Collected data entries
================================
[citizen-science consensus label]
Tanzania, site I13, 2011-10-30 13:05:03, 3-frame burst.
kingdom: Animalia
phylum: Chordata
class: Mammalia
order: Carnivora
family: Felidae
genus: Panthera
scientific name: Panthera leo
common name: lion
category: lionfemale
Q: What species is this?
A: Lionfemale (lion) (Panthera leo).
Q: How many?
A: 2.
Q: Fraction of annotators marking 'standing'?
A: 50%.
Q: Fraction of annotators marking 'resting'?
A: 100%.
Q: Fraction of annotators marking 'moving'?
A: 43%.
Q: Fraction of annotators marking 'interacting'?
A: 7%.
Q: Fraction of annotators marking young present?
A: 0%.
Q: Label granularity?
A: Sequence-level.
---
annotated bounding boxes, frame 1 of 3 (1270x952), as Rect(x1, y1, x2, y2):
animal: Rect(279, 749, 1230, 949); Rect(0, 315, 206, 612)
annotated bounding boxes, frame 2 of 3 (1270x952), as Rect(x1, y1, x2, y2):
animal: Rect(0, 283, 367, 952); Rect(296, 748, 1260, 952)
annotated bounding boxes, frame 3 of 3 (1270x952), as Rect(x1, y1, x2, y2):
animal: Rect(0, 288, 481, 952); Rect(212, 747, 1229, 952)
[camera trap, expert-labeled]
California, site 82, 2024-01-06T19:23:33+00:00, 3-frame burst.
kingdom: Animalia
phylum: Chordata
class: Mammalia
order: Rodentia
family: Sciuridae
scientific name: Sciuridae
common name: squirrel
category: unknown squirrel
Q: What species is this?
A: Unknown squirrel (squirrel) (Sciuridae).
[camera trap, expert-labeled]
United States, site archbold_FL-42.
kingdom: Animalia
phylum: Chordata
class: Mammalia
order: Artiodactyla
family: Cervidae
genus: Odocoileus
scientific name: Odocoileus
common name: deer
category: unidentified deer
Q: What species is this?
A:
================================
# YOUR GOAL
Every entry needs to be copied again exactly.

# SOLUTION FOR THIS EXERCISE
[citizen-science consensus label]
Tanzania, site I13, 2011-10-30 13:05:03, 3-frame burst.
kingdom: Animalia
phylum: Chordata
class: Mammalia
order: Carnivora
family: Felidae
genus: Panthera
scientific name: Panthera leo
common name: lion
category: lionfemale
Q: What species is this?
A: Lionfemale (lion) (Panthera leo).
Q: How many?
A: 2.
Q: Fraction of annotators marking 'standing'?
A: 50%.
Q: Fraction of annotators marking 'resting'?
A: 100%.
Q: Fraction of annotators marking 'moving'?
A: 43%.
Q: Fraction of annotators marking 'interacting'?
A: 7%.
Q: Fraction of annotators marking young present?
A: 0%.
Q: Label granularity?
A: Sequence-level.
---
annotated bounding boxes, frame 1 of 3 (1270x952), as Rect(x1, y1, x2, y2):
animal: Rect(279, 749, 1230, 949); Rect(0, 315, 206, 612)
annotated bounding boxes, frame 2 of 3 (1270x952), as Rect(x1, y1, x2, y2):
animal: Rect(0, 283, 367, 952); Rect(296, 748, 1260, 952)
annotated bounding boxes, frame 3 of 3 (1270x952), as Rect(x1, y1, x2, y2):
animal: Rect(0, 288, 481, 952); Rect(212, 747, 1229, 952)
[camera trap, expert-labeled]
California, site 82, 2024-01-06T19:23:33+00:00, 3-frame burst.
kingdom: Animalia
phylum: Chordata
class: Mammalia
order: Rodentia
family: Sciuridae
scientific name: Sciuridae
common name: squirrel
category: unknown squirrel
Q: What species is this?
A: Unknown squirrel (squirrel) (Sciuridae).
[camera trap, expert-labeled]
United States, site archbold_FL-42.
kingdom: Animalia
phylum: Chordata
class: Mammalia
order: Artiodactyla
family: Cervidae
genus: Odocoileus
scientific name: Odocoileus
common name: deer
category: unidentified deer
Q: What species is this?
A:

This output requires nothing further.